Hsia Renee, Shen Yu-Chu
Department of Emergency Medicine, University of California, San Francisco, 94110, USA.
Arch Surg. 2011 Jan;146(1):46-52. doi: 10.1001/archsurg.2010.299.
To study whether traditionally vulnerable populations have worse geographic access to trauma centers.
A cross-sectional analysis using data from the American Hospital Association Annual Survey from 2005 linked with zip code-level data from the US Census. We used a multinomial logit model to examine the odds of having difficult as opposed to easy access to trauma centers for a given subgroup of vulnerable populations.
Population in rural and urban communities as defined by zip codes in the United States.
Each community's distance to the nearest trauma center (levels I-III).

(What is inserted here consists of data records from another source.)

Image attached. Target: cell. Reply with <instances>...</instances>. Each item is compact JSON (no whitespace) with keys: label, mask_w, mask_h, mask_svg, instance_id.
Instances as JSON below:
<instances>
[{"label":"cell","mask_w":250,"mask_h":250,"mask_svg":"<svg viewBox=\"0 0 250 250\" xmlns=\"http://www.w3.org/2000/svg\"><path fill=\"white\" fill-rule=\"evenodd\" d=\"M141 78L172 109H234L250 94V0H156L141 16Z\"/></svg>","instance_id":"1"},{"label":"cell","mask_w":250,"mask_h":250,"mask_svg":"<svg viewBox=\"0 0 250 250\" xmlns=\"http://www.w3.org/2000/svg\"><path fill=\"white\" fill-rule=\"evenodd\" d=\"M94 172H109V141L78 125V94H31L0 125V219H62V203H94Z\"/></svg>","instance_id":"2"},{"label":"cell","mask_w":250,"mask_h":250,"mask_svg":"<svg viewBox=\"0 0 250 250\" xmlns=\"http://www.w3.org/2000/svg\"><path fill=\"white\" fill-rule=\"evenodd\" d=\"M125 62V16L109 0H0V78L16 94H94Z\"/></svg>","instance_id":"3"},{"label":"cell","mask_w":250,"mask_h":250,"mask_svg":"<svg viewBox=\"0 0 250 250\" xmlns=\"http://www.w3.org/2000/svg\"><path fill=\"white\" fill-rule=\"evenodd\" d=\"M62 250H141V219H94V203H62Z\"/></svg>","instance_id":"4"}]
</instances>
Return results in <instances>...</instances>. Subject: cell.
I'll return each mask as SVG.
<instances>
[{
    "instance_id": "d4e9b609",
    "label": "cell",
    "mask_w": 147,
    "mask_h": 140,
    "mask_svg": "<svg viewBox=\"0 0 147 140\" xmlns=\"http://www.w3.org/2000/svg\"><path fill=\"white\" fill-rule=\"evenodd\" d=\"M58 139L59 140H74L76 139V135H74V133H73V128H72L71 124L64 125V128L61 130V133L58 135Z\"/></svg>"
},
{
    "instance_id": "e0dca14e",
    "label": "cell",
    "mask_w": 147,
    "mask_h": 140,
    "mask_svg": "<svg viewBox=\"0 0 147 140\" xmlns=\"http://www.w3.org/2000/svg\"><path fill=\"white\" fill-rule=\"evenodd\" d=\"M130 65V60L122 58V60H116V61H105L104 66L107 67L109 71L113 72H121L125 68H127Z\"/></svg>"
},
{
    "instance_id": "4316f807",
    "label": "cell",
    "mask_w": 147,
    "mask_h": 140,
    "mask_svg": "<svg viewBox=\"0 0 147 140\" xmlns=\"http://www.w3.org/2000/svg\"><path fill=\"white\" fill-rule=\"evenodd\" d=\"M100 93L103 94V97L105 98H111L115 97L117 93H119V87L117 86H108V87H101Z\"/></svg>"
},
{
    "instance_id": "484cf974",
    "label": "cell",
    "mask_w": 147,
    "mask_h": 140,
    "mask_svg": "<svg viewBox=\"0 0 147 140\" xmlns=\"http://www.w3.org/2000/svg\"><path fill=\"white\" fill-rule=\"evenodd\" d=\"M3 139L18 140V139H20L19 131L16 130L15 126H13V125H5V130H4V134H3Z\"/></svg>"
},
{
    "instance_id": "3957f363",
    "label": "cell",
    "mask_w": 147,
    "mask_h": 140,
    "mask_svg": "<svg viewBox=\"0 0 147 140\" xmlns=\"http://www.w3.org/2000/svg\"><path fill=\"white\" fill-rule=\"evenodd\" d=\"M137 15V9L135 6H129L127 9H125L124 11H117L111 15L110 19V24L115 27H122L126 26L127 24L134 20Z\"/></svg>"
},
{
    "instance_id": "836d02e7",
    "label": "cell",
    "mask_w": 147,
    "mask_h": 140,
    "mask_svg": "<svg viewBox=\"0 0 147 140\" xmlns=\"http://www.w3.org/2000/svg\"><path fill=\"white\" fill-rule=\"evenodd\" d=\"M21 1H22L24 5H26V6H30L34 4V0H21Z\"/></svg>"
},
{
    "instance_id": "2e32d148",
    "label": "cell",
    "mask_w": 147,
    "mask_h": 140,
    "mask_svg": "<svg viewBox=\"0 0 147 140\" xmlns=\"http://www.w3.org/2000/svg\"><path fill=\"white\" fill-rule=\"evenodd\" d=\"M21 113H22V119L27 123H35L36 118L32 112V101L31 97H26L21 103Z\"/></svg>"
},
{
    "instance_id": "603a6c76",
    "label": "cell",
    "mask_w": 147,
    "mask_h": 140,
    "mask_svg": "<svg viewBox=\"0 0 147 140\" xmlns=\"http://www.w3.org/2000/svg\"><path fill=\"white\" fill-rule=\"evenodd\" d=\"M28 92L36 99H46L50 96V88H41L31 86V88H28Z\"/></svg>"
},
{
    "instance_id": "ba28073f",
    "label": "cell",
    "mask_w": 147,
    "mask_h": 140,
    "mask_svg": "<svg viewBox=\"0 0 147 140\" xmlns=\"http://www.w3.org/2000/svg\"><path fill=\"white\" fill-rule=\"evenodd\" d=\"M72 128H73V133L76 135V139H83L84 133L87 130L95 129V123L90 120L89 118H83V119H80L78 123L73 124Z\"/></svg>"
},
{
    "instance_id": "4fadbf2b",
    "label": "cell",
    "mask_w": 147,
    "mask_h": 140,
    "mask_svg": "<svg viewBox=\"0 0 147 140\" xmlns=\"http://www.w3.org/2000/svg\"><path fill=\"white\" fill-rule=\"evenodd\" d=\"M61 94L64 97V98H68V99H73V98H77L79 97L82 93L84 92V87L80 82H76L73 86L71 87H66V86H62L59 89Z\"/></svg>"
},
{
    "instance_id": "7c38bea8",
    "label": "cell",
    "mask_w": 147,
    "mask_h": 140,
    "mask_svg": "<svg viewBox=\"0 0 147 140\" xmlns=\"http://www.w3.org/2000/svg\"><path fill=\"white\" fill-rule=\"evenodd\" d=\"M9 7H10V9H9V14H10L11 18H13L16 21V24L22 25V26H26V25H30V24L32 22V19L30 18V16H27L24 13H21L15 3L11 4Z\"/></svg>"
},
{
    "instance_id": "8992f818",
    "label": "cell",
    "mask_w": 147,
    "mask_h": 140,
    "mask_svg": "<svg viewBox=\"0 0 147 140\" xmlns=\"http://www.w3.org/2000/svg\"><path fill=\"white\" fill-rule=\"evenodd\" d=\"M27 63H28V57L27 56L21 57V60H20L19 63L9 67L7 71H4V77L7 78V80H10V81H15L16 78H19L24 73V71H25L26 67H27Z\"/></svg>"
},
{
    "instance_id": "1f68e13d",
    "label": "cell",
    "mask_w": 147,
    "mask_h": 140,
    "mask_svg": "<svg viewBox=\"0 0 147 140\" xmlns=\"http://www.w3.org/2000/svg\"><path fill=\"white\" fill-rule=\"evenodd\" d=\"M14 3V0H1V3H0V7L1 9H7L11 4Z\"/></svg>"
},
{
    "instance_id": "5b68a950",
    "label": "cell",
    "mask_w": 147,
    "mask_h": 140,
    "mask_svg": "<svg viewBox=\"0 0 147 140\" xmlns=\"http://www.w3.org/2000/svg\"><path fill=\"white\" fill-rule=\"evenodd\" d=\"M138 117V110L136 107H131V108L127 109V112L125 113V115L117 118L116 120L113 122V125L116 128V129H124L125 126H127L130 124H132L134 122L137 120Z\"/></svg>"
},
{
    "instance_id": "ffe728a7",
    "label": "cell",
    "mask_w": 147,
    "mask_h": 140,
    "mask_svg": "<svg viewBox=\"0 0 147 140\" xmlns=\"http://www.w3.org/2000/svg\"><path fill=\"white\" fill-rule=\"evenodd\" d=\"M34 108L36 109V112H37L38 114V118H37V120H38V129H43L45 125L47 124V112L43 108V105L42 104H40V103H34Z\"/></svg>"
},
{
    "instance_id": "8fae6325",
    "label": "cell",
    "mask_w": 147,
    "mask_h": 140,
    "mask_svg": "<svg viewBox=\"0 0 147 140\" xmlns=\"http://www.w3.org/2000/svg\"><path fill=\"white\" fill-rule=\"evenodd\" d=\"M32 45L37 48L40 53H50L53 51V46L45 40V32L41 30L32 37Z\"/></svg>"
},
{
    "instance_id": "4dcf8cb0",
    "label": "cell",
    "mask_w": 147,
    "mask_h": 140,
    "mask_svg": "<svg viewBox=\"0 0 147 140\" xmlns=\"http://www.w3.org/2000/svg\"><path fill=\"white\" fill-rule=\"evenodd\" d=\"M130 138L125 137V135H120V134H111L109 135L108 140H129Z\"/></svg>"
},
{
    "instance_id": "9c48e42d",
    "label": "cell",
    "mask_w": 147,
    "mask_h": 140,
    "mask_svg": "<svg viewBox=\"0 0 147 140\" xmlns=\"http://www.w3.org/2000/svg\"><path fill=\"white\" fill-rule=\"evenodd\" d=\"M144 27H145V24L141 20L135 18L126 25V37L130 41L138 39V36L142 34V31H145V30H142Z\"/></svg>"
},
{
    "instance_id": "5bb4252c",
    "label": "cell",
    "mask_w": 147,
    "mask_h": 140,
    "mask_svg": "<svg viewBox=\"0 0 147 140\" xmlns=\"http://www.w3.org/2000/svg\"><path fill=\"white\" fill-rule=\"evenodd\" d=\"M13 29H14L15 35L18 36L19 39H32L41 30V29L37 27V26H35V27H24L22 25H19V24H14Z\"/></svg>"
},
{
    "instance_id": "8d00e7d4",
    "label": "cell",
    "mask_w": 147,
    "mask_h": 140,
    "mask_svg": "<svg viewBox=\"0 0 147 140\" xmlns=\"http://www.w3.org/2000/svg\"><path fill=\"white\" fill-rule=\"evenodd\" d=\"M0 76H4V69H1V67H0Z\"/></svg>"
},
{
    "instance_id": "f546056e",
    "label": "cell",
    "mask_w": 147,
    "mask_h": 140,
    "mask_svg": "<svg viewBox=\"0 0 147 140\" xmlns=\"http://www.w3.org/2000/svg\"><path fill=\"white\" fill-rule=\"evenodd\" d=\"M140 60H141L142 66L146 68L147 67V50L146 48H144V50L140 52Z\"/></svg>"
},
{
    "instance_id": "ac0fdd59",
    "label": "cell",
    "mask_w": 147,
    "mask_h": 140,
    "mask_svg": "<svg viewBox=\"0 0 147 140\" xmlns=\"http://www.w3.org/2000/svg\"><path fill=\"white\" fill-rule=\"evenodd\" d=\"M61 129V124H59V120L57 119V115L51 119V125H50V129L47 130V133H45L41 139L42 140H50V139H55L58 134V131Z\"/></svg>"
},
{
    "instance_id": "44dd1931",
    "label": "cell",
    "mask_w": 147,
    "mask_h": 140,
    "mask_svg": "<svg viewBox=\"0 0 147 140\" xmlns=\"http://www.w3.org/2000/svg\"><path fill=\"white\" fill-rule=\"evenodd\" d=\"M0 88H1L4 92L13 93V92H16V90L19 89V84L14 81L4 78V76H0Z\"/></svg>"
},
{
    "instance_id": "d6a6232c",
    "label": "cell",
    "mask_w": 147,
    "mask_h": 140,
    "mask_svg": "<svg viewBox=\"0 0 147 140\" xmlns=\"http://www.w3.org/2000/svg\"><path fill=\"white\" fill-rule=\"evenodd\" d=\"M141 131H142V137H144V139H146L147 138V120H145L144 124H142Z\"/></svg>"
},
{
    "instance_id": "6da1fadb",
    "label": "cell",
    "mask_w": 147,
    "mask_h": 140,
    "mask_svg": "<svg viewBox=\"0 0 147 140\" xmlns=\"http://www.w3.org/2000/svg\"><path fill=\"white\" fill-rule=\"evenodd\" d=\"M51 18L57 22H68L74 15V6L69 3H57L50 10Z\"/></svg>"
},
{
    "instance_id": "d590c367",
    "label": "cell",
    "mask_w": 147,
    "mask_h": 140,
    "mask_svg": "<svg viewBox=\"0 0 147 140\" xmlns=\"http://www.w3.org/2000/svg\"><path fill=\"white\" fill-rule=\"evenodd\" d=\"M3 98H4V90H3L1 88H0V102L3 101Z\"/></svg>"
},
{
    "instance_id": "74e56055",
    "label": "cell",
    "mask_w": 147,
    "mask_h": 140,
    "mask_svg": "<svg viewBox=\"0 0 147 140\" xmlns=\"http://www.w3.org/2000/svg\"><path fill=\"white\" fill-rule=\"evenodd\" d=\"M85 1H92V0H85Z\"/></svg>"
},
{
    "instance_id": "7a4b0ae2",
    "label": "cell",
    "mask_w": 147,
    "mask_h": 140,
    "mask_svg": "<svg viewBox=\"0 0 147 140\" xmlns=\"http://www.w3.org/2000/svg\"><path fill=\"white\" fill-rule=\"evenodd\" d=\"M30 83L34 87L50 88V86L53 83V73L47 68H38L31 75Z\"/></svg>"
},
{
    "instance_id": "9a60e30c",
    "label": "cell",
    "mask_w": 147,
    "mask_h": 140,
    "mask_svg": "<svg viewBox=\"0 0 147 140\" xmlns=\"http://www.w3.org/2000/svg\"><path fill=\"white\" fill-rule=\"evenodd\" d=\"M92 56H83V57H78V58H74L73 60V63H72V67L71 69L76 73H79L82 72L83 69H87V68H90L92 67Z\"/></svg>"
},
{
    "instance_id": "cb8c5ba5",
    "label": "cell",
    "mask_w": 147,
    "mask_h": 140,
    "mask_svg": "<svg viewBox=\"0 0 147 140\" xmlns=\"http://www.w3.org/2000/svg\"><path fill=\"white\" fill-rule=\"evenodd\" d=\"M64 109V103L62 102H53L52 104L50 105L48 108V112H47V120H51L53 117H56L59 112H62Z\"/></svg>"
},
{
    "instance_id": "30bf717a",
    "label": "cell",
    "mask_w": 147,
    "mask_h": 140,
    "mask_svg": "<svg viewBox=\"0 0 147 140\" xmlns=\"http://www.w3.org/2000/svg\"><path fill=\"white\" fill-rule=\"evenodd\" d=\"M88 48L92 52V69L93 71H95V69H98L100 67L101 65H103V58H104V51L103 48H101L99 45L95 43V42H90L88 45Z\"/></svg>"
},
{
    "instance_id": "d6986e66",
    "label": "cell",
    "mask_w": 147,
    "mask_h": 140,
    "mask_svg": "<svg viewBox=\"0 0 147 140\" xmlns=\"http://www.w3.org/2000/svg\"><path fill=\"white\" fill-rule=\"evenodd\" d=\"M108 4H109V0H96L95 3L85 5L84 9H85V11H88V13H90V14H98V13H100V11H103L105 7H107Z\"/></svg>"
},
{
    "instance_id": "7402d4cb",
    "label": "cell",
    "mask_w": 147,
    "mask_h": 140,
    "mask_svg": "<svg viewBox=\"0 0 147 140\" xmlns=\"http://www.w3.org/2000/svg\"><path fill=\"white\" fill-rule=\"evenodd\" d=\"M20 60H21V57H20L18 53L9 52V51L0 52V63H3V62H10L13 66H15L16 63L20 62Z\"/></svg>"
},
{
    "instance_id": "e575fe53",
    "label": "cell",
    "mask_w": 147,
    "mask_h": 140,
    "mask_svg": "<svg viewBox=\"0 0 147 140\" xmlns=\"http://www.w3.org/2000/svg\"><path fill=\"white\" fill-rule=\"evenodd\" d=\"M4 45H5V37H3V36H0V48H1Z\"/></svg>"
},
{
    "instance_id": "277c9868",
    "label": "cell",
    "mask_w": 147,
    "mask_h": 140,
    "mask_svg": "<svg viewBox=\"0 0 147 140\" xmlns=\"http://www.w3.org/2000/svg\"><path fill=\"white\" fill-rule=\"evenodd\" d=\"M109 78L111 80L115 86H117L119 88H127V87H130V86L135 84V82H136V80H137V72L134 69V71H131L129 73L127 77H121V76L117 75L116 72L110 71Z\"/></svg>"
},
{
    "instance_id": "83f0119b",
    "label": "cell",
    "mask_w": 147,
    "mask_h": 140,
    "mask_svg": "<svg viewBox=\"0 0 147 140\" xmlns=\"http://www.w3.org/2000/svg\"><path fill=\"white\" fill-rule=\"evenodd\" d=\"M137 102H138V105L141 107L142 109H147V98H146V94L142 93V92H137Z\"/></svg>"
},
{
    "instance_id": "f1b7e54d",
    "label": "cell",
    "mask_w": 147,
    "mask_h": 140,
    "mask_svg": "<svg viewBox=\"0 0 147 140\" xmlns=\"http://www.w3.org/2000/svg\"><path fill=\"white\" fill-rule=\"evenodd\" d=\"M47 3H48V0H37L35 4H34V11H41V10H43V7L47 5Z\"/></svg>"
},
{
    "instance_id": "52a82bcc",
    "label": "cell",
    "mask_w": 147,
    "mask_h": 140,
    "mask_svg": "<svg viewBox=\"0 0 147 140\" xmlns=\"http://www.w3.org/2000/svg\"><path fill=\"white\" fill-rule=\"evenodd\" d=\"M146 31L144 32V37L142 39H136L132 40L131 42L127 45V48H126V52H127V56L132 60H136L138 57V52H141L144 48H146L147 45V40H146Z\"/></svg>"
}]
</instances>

In urban areas, 67% of the population had easy access to trauma centers and 12% had difficult access compared with 24% and 31% in rural areas, respectively. Areas with higher shares of the following vulnerable population groups had higher risks (odds ratios) of facing difficult access to trauma center services in 2005: foreign born in urban areas (1.65 for a medium share and 2.18 for a high share [both P < .01]); African American in urban and rural areas (1.25 for a medium share and 1.35 for a high share, respectively [both P < .05]); and near-poor in urban and rural areas (1.52 [P < .05] and 1.69 [P < .01] for a high share, respectively).
A significant segment of the US population (representing 38.4 million people) does not have access to trauma care within 1 hour of driving time. Moreover, certain vulnerable groups are at higher risk than others for worse access to trauma centers. Stakeholders and health care planners should consider these factors in the development of trauma systems because a mismatch of potential need and access could signal inefficiencies in the delivery of care.
研究传统上的弱势群体在地理上获得创伤中心治疗的机会是否更差。
采用横断面分析,使用2005年美国医院协会年度调查数据,并与美国人口普查的邮政编码级数据相链接。我们使用多项逻辑回归模型来检验特定弱势群体亚组难以而非容易获得创伤中心治疗的几率。
美国邮政编码定义的农村和城市社区人口。
每个社区到最近的创伤中心(I - III级)的距离。
在城市地区,67%的人口能够轻松获得创伤中心治疗,12%的人口难以获得;相比之下,农村地区这两个比例分别为24%和31%。2005年,以下弱势群体比例较高的地区面临难以获得创伤中心服务的风险(比值比)更高:城市地区的外国出生人口(中等比例为1.65,高比例为2.18[均P <.01]);城市和农村地区的非裔美国人(中等比例分别为1.25和1.35,高比例分别为1.35和1.35[均P <.05]);城市和农村地区的准贫困人口(高比例分别为1.52[P <.05]和1.69[P <.01])。
美国相当一部分人口(3840万人)在驾车1小时内无法获得创伤护理。此外,某些弱势群体比其他群体更难获得创伤中心治疗。利益相关者和医疗保健规划者在制定创伤系统时应考虑这些因素,因为潜在需求与可及性不匹配可能表明医疗服务提供效率低下。